▸ **YOUR ASSIGNMENT**
Please return only the lines from the one holding "oktoberfest-flyer2010-updated" through the one holding "日本では若年層、外国でも人気の『俳句』(※写真は『お〜いお茶新俳句』の一句)", exactly as they appear in the records below, both ends included.

▸ **RECORDS FOR THE EXERCISE**
=-=-=
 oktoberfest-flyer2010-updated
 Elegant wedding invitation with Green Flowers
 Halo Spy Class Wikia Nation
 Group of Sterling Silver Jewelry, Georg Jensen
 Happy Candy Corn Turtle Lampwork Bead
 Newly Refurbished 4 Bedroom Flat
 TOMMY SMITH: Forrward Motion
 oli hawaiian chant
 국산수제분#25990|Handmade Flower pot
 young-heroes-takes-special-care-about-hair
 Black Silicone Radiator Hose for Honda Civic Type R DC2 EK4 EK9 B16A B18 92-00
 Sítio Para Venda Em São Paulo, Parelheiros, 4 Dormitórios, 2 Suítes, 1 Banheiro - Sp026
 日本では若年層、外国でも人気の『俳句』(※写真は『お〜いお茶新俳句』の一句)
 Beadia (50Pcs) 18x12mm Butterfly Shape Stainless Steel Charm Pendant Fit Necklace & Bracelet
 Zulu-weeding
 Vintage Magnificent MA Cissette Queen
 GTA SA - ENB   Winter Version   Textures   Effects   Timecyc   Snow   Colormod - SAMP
=-=-=
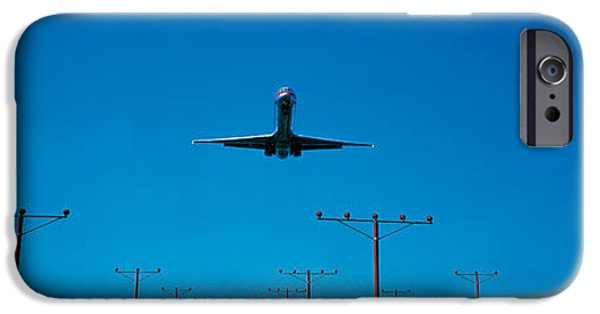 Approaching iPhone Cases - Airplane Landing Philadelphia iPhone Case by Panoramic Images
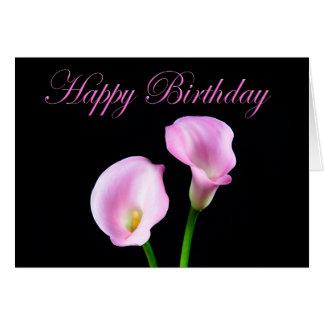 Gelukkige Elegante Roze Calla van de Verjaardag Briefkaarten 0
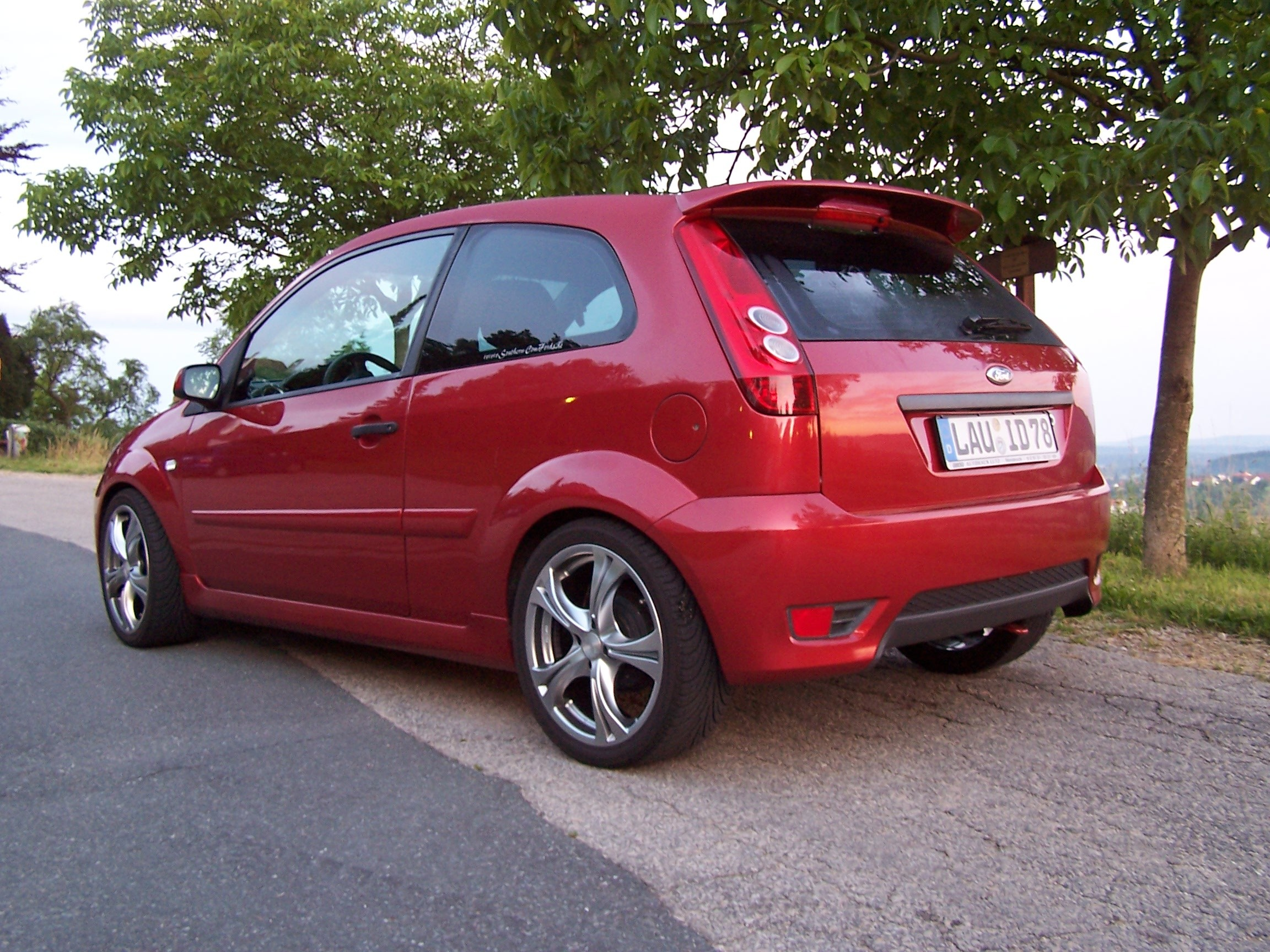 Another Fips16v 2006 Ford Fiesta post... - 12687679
=-=-=
▸ **SOLUTION TO THIS TASK**
 oktoberfest-flyer2010-updated
 Elegant wedding invitation with Green Flowers
 Halo Spy Class Wikia Nation
 Group of Sterling Silver Jewelry, Georg Jensen
 Happy Candy Corn Turtle Lampwork Bead
 Newly Refurbished 4 Bedroom Flat
 TOMMY SMITH: Forrward Motion
 oli hawaiian chant
 국산수제분#25990|Handmade Flower pot
 young-heroes-takes-special-care-about-hair
 Black Silicone Radiator Hose for Honda Civic Type R DC2 EK4 EK9 B16A B18 92-00
 Sítio Para Venda Em São Paulo, Parelheiros, 4 Dormitórios, 2 Suítes, 1 Banheiro - Sp026
 日本では若年層、外国でも人気の『俳句』(※写真は『お〜いお茶新俳句』の一句)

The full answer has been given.